A: Because it gives the driver flexibility. If you have a standard car, but you can’t get gasoline, you’re stuck. And in an electric, you can only drive as far as the electric charge will take you. With a plug-in hybrid you can drive all-electric for short trips, which is very efficient, or you can use gasoline for longer drives.

Q: How does the performance of these vehicles compare to standard automobiles?

A: These cars are designed to match the performance of most other cars on the road. There is a little bit of a tradeoff in cargo capacity but it’s not as big a difference as most people expect. The biggest tradeoff consumers will see is the price. Plug-in hybrids, for instance, cost $7,500 to $10,000 more than standard vehicles, which is substantial for most people.

Q: Are these vehicles more expensive to maintain than a standard car?

A: If you buy a car with advanced technology, you will be limited to getting it serviced at the dealership because its technicians will be trained for those systems. The cost will probably be a little higher, but all the different hybrid and electric cars have pretty good maintenance warranties.

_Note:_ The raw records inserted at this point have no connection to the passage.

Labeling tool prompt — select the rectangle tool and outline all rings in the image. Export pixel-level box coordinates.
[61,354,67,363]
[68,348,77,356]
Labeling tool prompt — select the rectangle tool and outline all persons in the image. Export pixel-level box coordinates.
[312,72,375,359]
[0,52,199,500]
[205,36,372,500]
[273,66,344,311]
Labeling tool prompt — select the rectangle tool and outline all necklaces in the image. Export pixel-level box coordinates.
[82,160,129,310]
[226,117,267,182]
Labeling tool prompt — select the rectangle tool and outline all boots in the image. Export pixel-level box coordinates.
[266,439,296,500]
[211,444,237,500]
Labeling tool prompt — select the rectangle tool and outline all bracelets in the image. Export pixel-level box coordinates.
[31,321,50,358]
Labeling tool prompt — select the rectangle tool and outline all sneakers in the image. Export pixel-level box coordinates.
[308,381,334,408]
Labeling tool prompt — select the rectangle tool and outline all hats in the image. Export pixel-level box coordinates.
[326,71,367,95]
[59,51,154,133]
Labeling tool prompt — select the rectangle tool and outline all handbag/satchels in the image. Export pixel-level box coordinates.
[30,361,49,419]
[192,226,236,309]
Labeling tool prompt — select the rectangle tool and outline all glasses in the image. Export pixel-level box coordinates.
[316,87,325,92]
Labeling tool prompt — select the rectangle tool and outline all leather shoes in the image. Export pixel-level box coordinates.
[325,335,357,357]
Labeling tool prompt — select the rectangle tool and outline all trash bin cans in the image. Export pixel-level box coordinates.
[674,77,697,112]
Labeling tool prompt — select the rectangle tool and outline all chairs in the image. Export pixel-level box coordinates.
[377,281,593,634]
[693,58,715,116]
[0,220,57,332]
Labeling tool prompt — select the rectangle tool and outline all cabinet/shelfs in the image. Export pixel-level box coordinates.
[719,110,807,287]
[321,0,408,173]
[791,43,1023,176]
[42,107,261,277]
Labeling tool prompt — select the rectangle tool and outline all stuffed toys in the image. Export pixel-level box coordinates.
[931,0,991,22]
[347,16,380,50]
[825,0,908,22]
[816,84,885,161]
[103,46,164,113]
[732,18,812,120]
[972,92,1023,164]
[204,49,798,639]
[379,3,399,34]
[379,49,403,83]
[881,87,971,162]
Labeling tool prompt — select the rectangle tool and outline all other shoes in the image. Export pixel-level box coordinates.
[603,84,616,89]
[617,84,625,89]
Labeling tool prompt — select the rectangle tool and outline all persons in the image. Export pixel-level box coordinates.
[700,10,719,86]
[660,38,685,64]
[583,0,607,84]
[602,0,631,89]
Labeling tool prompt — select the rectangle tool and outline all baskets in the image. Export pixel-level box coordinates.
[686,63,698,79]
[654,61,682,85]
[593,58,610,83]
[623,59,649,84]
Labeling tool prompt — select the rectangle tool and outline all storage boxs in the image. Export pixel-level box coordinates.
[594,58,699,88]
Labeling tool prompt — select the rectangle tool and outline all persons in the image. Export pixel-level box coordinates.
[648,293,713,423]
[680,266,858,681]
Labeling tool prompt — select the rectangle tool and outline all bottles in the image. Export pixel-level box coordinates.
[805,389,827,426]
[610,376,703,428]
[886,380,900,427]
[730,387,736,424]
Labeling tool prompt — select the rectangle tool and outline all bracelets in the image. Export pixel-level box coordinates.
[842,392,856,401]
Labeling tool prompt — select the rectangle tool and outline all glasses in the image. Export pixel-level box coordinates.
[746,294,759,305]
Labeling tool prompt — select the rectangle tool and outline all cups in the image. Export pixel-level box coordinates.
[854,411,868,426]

Q: What about maintaining or replacing the battery?

A: The batteries in hybrid and electric cars are expensive, but they are designed to last the life of the car. They will lose a little bit of their capacity overtime, however hybrids have software that monitors the battery so people don’t have to worry about over-or undercharging it.

Q: Are hybrid and electric car batteries dangerous?

A: If, 100 years ago, the electric car had taken off in popularity instead of the gas-powered car, and today someone designed a car with 15 gallons of gas under the driver’s seat, people would think that was absurdly dangerous. That’s what we are all used to so we don’t think about it. It all depends on what people are accustomed to. Actually, the energy in the battery is more stable than gasoline and the battery itself is safer than a gas tank.

Q: Are there any unique dangers associated with hybrid or electric cars?

A: The cars do have high voltage systems that could be dangerous, but the cars are monitored by onboard safety systems that will shut the power off if there are any problems.

Q: How are plug-in hybrids and electric vehicles charged?

A: Most can be charged from a standard wall outlet, but it will take most of the day. Another option, which will recharge it more quickly, is to use a charging station. You can have one of these stations installed at your home for around $1,500, and in some areas there are grants or initiatives that will help cover the cost.

Q: If people start using electricity to power their cars, won’t that put a strain on the power grid and cause brownouts?

A: That’s a common misconception. Brownouts almost always occur during the day when air conditioners are running on high and businesses have their lights on. But these cars are almost always charged at night when the electric power demand is less, which causes power plants to be less efficient. Ultimately, if there are millions of these vehicles in use, it will make power generation more consistent and efficient.